SK: The ICA can be quick, like a speedboat, it thrives on risk, it’s like it has adrenaline rushing through its veins. That’s literally physically exciting. Nobody could have told us, for example, that Forensic Architecture would be such an audience and media success – but more so it never crossed our minds when thinking about our programme; for the director and curators here, to be free of that kind of thinking and pressure is very liberating. And it’s even more liberating if this is understood, recognised and shared by others.

What are you proud of? Your legacy lives on here.

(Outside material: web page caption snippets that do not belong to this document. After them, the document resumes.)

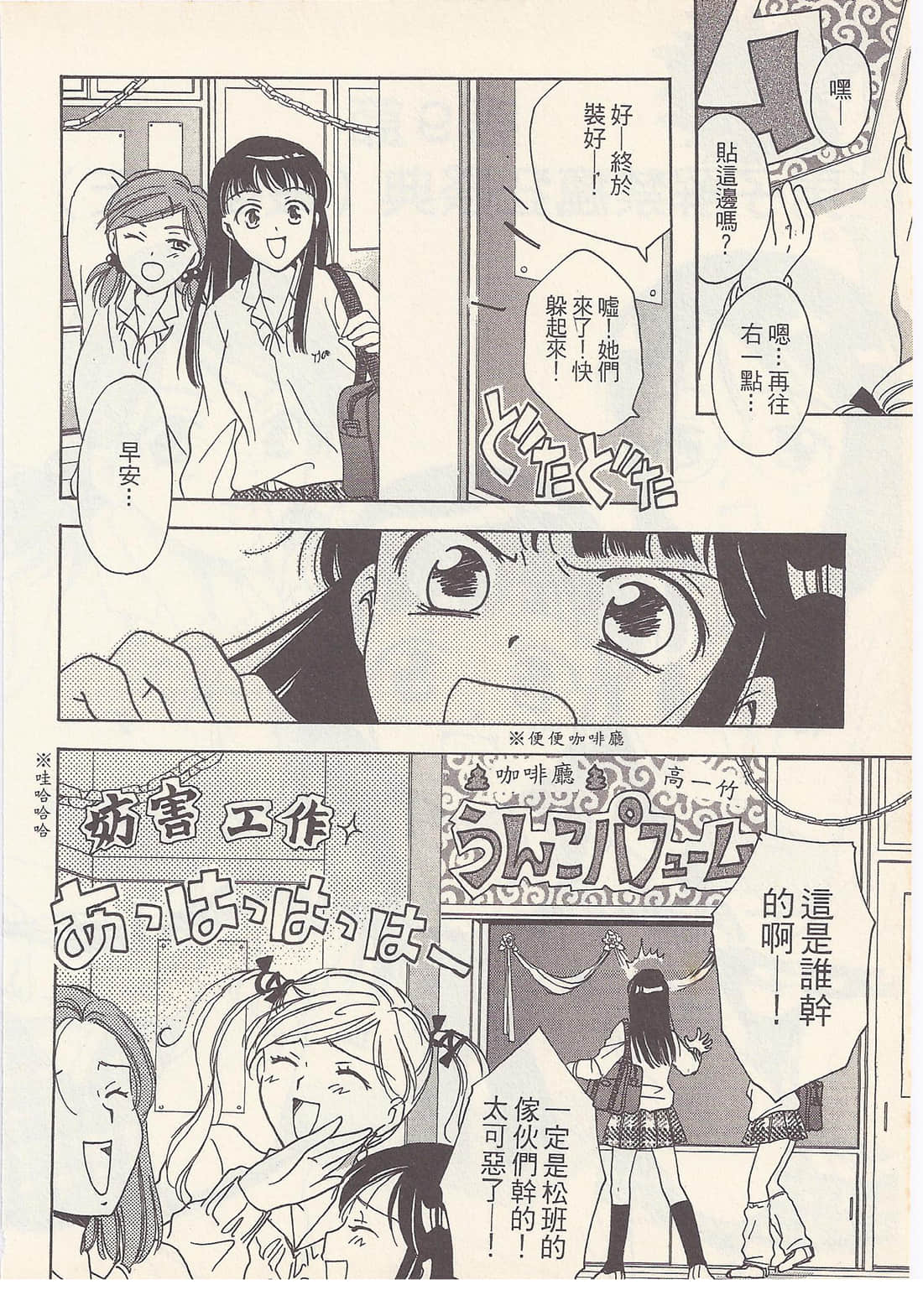 Page 178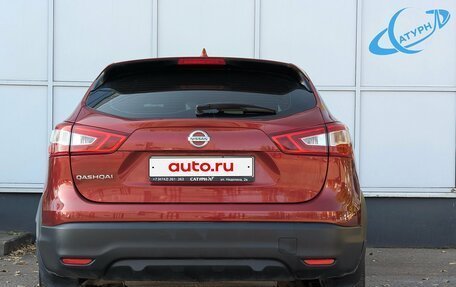 Nissan Qashqai, 2018 год, 1 600 000 рублей, 6 фотография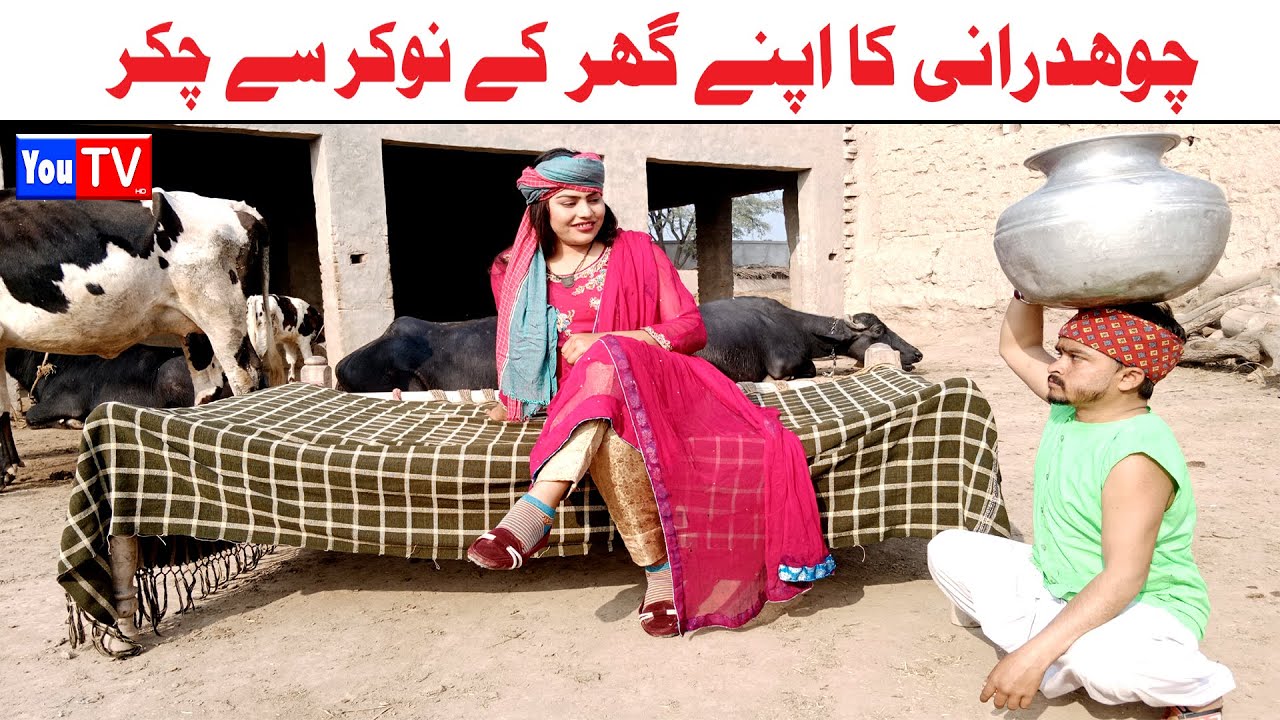 Wada Number Daar Noori Nokar Se Chakar Noor Nazer Kirli New Funny Punjabi Comedy Video | You Tv HD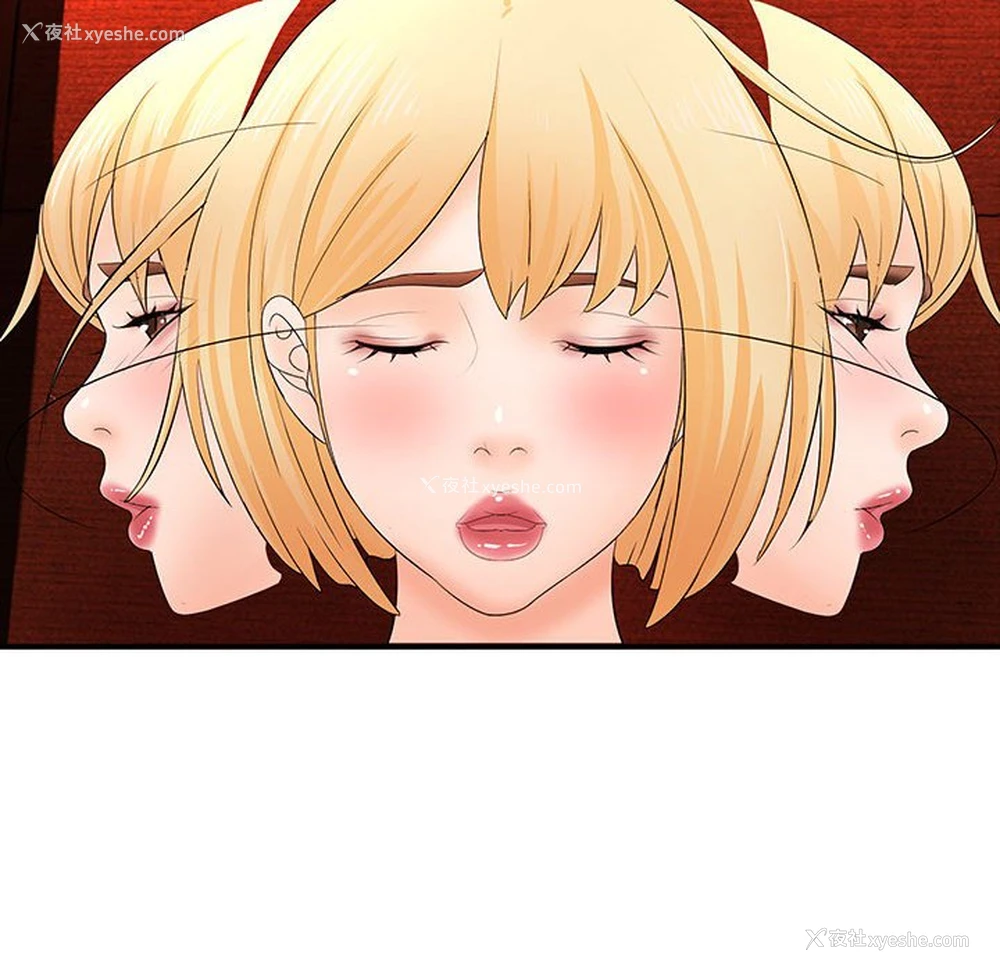 108P - 老婆至上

Mary Maggic, Post-Cyber Live Programme, Molecular Queering Agency, 2017 Photo Mark Blower

BM: I’m proud of the achievements of the staff, I’m proud of the artists that have thrived at the ICA – and I remember all of them. But I think I should have been better at persuading the government and the Arts Council to support contemporary arts in practice, in education and presentation/performance.

We did extend our influence beyond the gallery walls, mounting projects in public spaces. Today the Artangel team, who were key players at the ICA, have carried this work forward with great flair and imagination. We did embrace new media and ICA videos have circled the creative world. We supported the sustained campaign to bring Channel 4 into existence which gave opportunities to independent film-makers for the first time.

The ICA always was receptive to art forms outside our borders or heritage and helped build alliances with foreign artists and their social conditions.

I well remember the day Lisa Appignanesi came into my office saying, ‘We have work to do.’ The Ayatollah Khomeini had just issued a fatwa ordering Muslims to kill Salman Rushdie. The ICA became the base for galvanising his defence.

We mounted artists support for the Jazz Section of the Musicians Union in Prague, for Solidarność in Poland.

I don’t wish to curry sympathy but life as Director of ICA is just as torrid as being a football manager and I hope Stefan lasts as long as Arsène Wenger. I hope he is always supported by a wise but critical board and staff who are committed team players.